Passage for review:
Lack of Sleep Triggers 'Migraine' Proteins

New Research Helps Explain Why Sleep Deprivation Triggers Migraines, Other Chronic Pain Conditions

From the WebMD Archives

June 24, 2010 -- Not getting enough sleep or having poor sleep habits can trigger migraines or cause occasional migraines to become frequent. Now new research may help explain the biological links between sleep and headache pain.

Pain researchers from Missouri State University report that rats deprived of REM sleep showed changes in the expression of key proteins that suppress and trigger chronic pain.

The sleep-deprived rats secreted high levels of proteins that arouse the nervous system and low levels of proteins that shut it down, lead researcher Paul L. Durham, PhD, tells WebMD.

Durham is scheduled to report the findings this weekend at the 52nd annual meeting of the American Headache Society in Los Angeles.

“In stressful situations such as sleep deprivation, these arousal proteins occur at levels that are high enough to trigger pain,” he says.

Lack of Sleep Disrupted Migraine Proteins

In the study, Durham and colleagues deprived one group of rats of REM sleep for three consecutive nights while allowing another group to sleep normally.

They found that the sleep deprivation caused increased expression of proteins p38 and PKA, which help regulate sensory response in facial nerves thought to play a key role in migraines, known as the trigeminal nerves.

Lack of REM sleep also triggered increased expression of the P2X3 protein, which is linked to the initiation of chronic pain.

“People with headaches often have a hard time sleeping,” he says. “It is easy to see how several nights of interrupted sleep can make people more susceptible to developing a chronic pain state.”

The study was funded by drug manufacturer Merck & Co.

American Headache Society (AHS) President David Dodick, MD, says sleep disruption is one of the most important migraine triggers, yet very little is known about the molecular pathways that link sleep to headache pain.

Dodick is a professor of neurology at the Mayo Clinic in Phoenix.

“The trigeminal nerve is thought to be the conduit through which migraine attacks are generated,” he tells WebMD. “If you think of it as a highway, this study helps us begin to understand at a very basic level the molecular changes that are occurring that cause the traffic that causes pain.”

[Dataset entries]

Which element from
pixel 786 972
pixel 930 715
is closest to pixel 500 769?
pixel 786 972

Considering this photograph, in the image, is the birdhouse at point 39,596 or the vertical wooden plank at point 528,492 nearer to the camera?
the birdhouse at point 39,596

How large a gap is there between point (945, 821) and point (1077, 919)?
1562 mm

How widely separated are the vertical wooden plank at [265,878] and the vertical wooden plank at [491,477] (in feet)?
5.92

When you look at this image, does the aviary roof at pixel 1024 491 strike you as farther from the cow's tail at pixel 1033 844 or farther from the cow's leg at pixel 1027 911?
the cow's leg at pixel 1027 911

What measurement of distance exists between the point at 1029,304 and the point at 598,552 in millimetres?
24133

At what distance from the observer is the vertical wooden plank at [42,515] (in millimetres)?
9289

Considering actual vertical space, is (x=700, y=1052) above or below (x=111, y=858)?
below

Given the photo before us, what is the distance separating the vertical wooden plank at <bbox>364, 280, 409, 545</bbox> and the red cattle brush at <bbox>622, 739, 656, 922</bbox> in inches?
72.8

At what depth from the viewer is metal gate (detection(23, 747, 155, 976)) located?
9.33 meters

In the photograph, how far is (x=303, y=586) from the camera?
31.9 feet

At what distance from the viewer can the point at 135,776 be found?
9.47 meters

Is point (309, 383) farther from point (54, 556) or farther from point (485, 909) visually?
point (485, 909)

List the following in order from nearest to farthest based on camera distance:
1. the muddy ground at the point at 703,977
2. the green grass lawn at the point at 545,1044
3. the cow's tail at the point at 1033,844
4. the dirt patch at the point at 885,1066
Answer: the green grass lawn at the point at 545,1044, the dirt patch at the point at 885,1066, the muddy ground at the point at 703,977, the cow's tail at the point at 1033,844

...

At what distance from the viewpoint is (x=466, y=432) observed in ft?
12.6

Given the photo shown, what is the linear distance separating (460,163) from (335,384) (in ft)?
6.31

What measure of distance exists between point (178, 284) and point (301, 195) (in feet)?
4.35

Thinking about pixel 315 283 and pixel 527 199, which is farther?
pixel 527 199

==

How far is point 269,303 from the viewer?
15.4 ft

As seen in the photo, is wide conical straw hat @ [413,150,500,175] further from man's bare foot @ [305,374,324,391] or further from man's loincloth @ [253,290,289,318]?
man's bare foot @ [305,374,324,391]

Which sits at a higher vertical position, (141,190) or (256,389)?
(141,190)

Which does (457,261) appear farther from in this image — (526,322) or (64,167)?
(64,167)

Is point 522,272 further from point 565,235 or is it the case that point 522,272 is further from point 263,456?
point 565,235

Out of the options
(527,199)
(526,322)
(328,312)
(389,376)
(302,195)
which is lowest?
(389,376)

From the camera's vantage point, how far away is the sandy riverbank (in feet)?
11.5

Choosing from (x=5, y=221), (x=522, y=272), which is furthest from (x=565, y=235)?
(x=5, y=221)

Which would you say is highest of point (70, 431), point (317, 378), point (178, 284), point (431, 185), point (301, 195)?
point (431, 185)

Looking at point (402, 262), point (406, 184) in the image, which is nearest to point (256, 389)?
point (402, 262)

Try it: In the article on sleep deprivation and migraines, for how many consecutive nights were the rats deprived of REM sleep? Rely only on the text to respond.

Your response: Three consecutive nights.